▶ [Exercise text]
•••

The impact of TCEs mining on biodiversity and forests includes loss of biodiversity through direct land clearance and deforestation, with habitat loss, land degradation, and changes in abiotic and biotic conditions.²⁸ Indeed, because TCEs are relatively scarce, their extraction often involves the processing of large amounts of material, sometimes causing environmental damage like the emission of greenhouse gases from burning fossil fuels and large chunks of forest and ore processing.²⁹ In plants, PGEs and REEs might affect germination, root and shoot development and flowering.³⁰ Green mining, infrastructures and best practices in mining processes may reduce the environmental impacts associated with the extraction and processing of TCEs.¹⁴

The Global North and the Global South

Governance of resources should shield the public from the adverse impacts of TCEs changing patterns in the environment. The USEPA recommended the application of environmental management strategies to identify sources, pathways, and fate of contaminants from REE-related industries.⁴ On a global perspective, Oceania generates the higher per inhabitant, followed by Europe, America, Asia and Africa.³¹ Notwithstanding the availability of resources and technologies in e-waste producing countries,³² the e-waste burden is so high that more often than not the solution is the formal or informal dumping of e-waste to countries like, mainly, Ghana, Nigeria, Egypt, Kenya and South Africa.³³ Despite advances in governance and technological solutions, the overwhelming market of technological devices still finds its solution in unjust dynamics between the Global North and South. While socio-economically developed countries increase their safety standards, the maintenance of high consumption rates (without reducing waste and changing habits) in all sectors means the exportation or dumping of hazardous materials or exploitation of intensive activities in countries where prevention is insufficiently structured to protect public health.³⁴

In SSA, the complexity of e-waste management is linked to the insidious nature of the e-waste flow. In fact, the high level of trans-boundary movement of electric and electronic devices into SSA is due to the assumed presence of second-hand electronic equipment in the shipment. In the desire of bridging the ‘digital divide’, more often than not, such bulk of tons of e-waste are dumped from e-waste producing countries in SSA where scavengers and other groups of informal recyclers see e-waste as a source of income and livelihood. In fact, e-waste contains potentially useful and precious fractions that, when not properly managed and separated, are a source of hazardous and persistent toxic cocktails.³⁵

This state-of-the-art review collected and discussed data regarding: (i) TCEs pollution from diverse sources (mining, petroleum, e-waste, road traffic, pharmaceutics) in SSA; (ii) TCEs level and impact in environmental compartments, living organisms and food-chain in SSA; (iii) their association with human health effects and diseases; (iv) prevention and remediation strategies (eg, circular economy, environmental bioremediation, education programmes, etc.) that can minimize TCEs exposure; (v) workable approaches and solutions in SSA.

•••

▶ [Provided information]
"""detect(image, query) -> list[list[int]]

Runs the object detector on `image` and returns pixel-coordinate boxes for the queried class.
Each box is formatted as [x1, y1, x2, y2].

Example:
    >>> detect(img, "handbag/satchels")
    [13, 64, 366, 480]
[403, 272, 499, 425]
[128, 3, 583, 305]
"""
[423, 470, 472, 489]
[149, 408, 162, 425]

•••

▶ [Your instructions] From the passage on TCEs and e-waste, copy the part that opens with "This state-of-the-art review" and closes with "solutions in SSA.", replacing "review" with "survey".

▶ [Response box]
This state-of-the-art survey collected and discussed data regarding: (i) TCEs pollution from diverse sources (mining, petroleum, e-waste, road traffic, pharmaceutics) in SSA; (ii) TCEs level and impact in environmental compartments, living organisms and food-chain in SSA; (iii) their association with human health effects and diseases; (iv) prevention and remediation strategies (eg, circular economy, environmental bioremediation, education programmes, etc.) that can minimize TCEs exposure; (v) workable approaches and solutions in SSA.